The nice thing about the old ales, brewed in traditional way, is that there is much less likelihood of headaches and hangovers from sampling the products.

All these features of our hand-crafted Real ales contribute to ensuring that you have an enjoyable and healthful experience."

No hops, thats sacrelidge to a hop head!


----------



## Pumpy (19/7/06)

Suggest you give Goulburn Brewery a miss , he does an extract brew , I was most dissapointed the bar is dirty Yuk !!! I reckon the Priest brews like us but not as good :blink: 

Pumpy


----------



## Little_Squares (19/7/06)

No probs, general consensus is that Goulburn is a waste of time, so Canberra is a one stop trip!

Now all we need is people to go!!

Sign up people - it's for a good cause - drinking!


----------



## Little_Squares (20/7/06)

Little_Squares said:


> No probs, general consensus is that Goulburn is a waste of time, so Canberra is a one stop trip!
> 
> Now all we need is people to go!!
> 
> Sign up people - it's for a good cause - drinking!


bump


----------



## mikem108 (20/7/06)

:beerbang: I'd love to join you for that trip but will be in Canberra 8-10 Aug. drinking the Wig and Pen dry of their IPA :super: 

By the 12th my liver will be needing a rest


----------



## Little_Squares (20/7/06)

Little_Squares said:


> mikem108 said:
> 
> 
> > :beerbang: I'd love to join you for that trip but will be in Canberra 8-10 Aug. drinking the Wig and Pen dry of their IPA :super:
> ...




Make sure to leave some for the rest of us....lol :blink:


----------



## Jase (20/7/06)

Would love to be there, but unfortunately local footy will still be on....... So I have to give it a miss......

The Phantom strikes again.......

Cheers,
Jase


----------



## Little_Squares (21/7/06)

Jase said:


> Would love to be there, but unfortunately local footy will still be on....... So I have to give it a miss......
> 
> The Phantom strikes again.......
> 
> ...


bump


----------



## Little_Squares (23/7/06)

Little_Squares said:


> Jase said:
> 
> 
> > Would love to be there, but unfortunately local footy will still be on....... So I have to give it a miss......
> ...


Shame, it's looking like this trip won't be going ahead as planned.

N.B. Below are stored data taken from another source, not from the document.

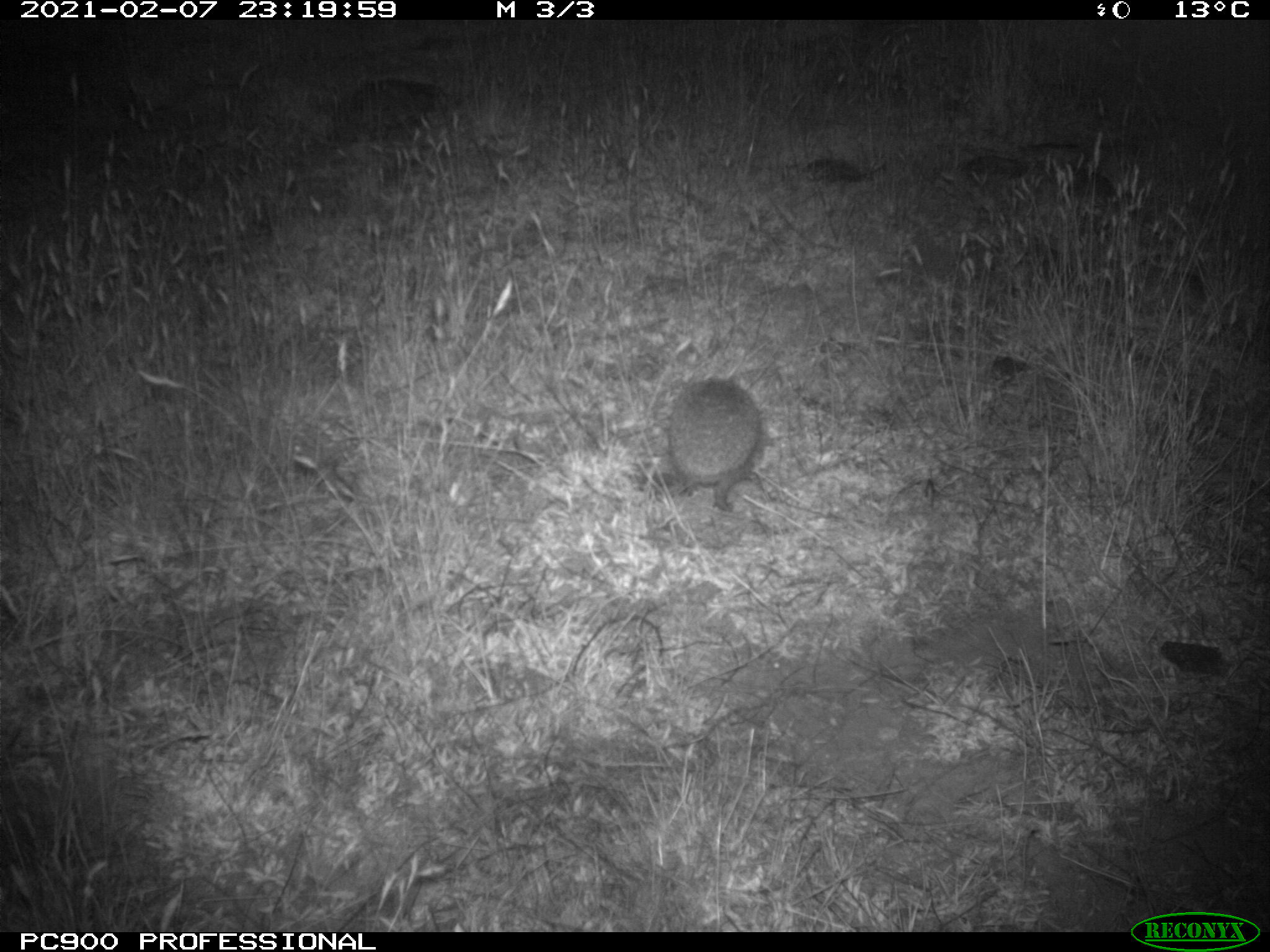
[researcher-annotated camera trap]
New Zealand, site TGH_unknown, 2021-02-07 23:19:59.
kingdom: Animalia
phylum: Chordata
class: Mammalia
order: Eulipotyphla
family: Erinaceidae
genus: Erinaceus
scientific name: Erinaceus europaeus europaeus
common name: european hedgehog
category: hedgehog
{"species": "hedgehog (european hedgehog) (Erinaceus europaeus europaeus)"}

We needed numbers to make it more cost effective, but it looks like a bad time of year for everyone.....


----------



## timmy (23/7/06)

I'm in but i'll have to meet you at the W&P


----------



## Linz (31/7/06)

Oh well, that died 


BUT !!!


We are still going on our own...booked on the XPT on the Sat morning and staying overnight and returning on the Sun....

anyone in Sydney that wants the details for the train and accoms, just drop Little Squares an email for them


----------



## timmy (1/8/06)

Linz said:


> Oh well, that died
> 
> 
> BUT !!!
> ...



Don't you mean the XPL?


----------



## Stuster (1/8/06)

Good on you for trying to get it going, Mel and Linz. Sorry to hear it's no go. Have fun in Canberra. (If that's not a contradiction. h34r: )


----------



## Linz (1/8/06)

yeah,

stiff competition from the "beers with the brewer days".....


----------



## mikem108 (12/8/06)

just got back from the ACT, moments ago. You would have been disappaointed as the Imperial wasn't on, but there was a tasty dunkel. The IPA and Pale were also great as was the Stout and winter warmer, I really love that pub, Pilsner was a bit ordinary though


----------



## homebrewworld.com (12/8/06)

Linz must be happy,

He just text messaged me and i cant understand a bloody word !
Bloody BJCP judges !!


----------



## Fingerlickin_B (12/8/06)

homebrewworld.com said:


> Linz must be happy,
> 
> He just text messaged me and i cant understand a bloody word !
> Bloody BJCP judges !!



I got a message at 4 o'clock (quite easy to understand)...but I'm in "parent mode" dammit  

PZ.


----------



## Franko (12/8/06)

Fingerlickin_B said:


> homebrewworld.com said:
> 
> 
> > Linz must be happy,
> ...



same here got two messages from Linz hope to catch up with him tommorow


----------



## Doc (13/8/06)

Linz must have been on a texting spree as I got a few from him early yesterday evening too 
Anyone take any pictures ?

Doc


----------



## timmy (13/8/06)

I dropped by and tried a couple of ales with him but beinbg on call I couldn't have too many.


----------



## Trev (13/8/06)

I think his phone bill is goint to be BIG!

I got a message last night as well, and I think they seemed to be enjoying it.

Trev



> Linz must be happy,
> 
> He just text messaged me and i cant understand a bloody word !
> Bloody BJCP judges !!


And this coming from RimsBoy


----------



## Linz (13/8/06)

It was a belter of an afternoon/evening!

The SMS to Doc was me, but the rest were from Mell(Little Squares)who was fine and 'walked' 3 blocks back to the hotel at about 10pm..

We got thru the entire list bar the low alc and the pilsener....even stopped half way and went for a feed of chinese and then back to it!!


----------



## Trough Lolly (14/8/06)

mikem108 said:


> just got back from the ACT, moments ago. You would have been disappaointed as the Imperial wasn't on...snip



Yeah......sorry about that....heh, heh! h34r: :lol:


----------



## Linz (14/8/06)

Trough Lolly said:


> mikem108 said:
> 
> 
> > just got back from the ACT, moments ago. You would have been disappaointed as the Imperial wasn't on...snip
> ...



Oh well,

But we got to try the Dunkel and the spiced porter and the the other 8 beers


----------



## mikem108 (15/8/06)

Yeah, loved that spiced Porter, and the IPA is my all time fave from there.


----------



## Trough Lolly (15/8/06)

Did they have the organoleptic hop transducer in action? :huh:


----------



## Linz (15/8/06)

Trough Lolly said:


> Did they have the organoleptic hop transducer in action? :huh:



????

They did have a trifid hanging above the bar though..was going to nic a hop flower and drop it in my beer


----------